Two different pre-repair loading histories in RC beams were simulated by Richardson and Fam (2014) using cracking within the elastic range and overloading in the plastic range. Their beams were repaired with either high or ultrahigh modulus (210 or 400 GPa) carbon fiber reinforced polymer (CFRP) sheets or a hybrid sheet and were then reloaded to failure. Alternatively, tests conducted by El-Ashkar et al. (2012) showed that loading the beams to their first cracking loads before the application of FRP sheets strengthening has virtually no effect on the repair efficiency; however, no discussions were found on the effect of increasing the preloading level and the associated increase in crack width and length. The experimental and FE-method-based studies modeling the effect of various pre-cracked loads on the shear behavior of FRP-strengthened RC deep beams with openings are scarce. However, very few researchers have considered pre-cracked RC beams that have been strengthened in terms of shear via externally bonded FRP reinforcement (Dirar et al. 2013; Vecchio and Bucci 1999; Kim and Vecchio 2008).

Accordingly, no researchers have investigated the potential use of an externally bonded AFRP system as an external repair upgrade of pre-cracked RC deep beams with openings under sustained load. This paper demonstrates that the AFRP-strengthening sheets can significantly increase the efficiency of pre-cracked RC deep beam with openings. The experimental data provided by this paper helps to gain a better understanding and enhance the experimental database of the shear behavior of preloaded RC deep beams with openings strengthened with the AFRP sheet.

Problems to work on:
1. List every cited study (authors and year) in the passage on repairing pre-cracked beams.
2. Answer these from the passage on repairing pre-cracked beams.
(a) What moduli did the CFRP sheets used by Richardson and Fam have?
(b) According to the tests by El-Ashkar et al., what effect does loading beams to their first cracking loads before FRP strengthening have on repair efficiency?
(c) What kind of externally bonded system does the passage say no researchers have investigated as a repair upgrade for pre-cracked RC deep beams with openings?
3. Copy the portion of the passage on repairing pre-cracked beams starting with "Accordingly, no researchers" and going on through "the AFRP sheet.".

Data:

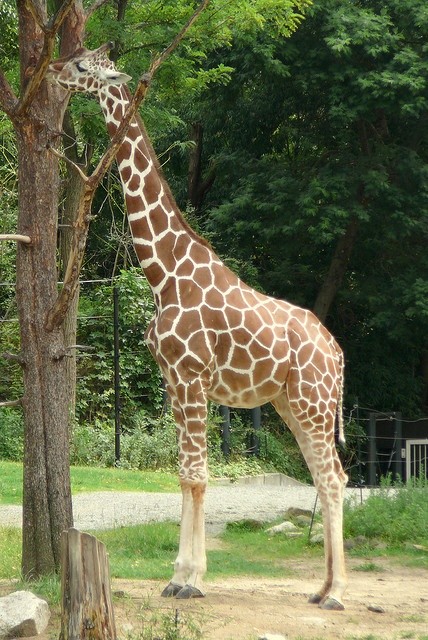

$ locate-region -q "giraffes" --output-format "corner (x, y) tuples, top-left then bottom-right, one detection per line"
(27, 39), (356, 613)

Answer set:
1.
Richardson and Fam (2014)
El-Ashkar et al. (2012)
Dirar et al. (2013)
Vecchio and Bucci (1999)
Kim and Vecchio (2008)

2.
(a) 210 or 400 GPa
(b) Virtually no effect
(c) An externally bonded AFRP system

3.
Accordingly, no researchers have investigated the potential use of an externally bonded AFRP system as an external repair upgrade of pre-cracked RC deep beams with openings under sustained load. This paper demonstrates that the AFRP-strengthening sheets can significantly increase the efficiency of pre-cracked RC deep beam with openings. The experimental data provided by this paper helps to gain a better understanding and enhance the experimental database of the shear behavior of preloaded RC deep beams with openings strengthened with the AFRP sheet.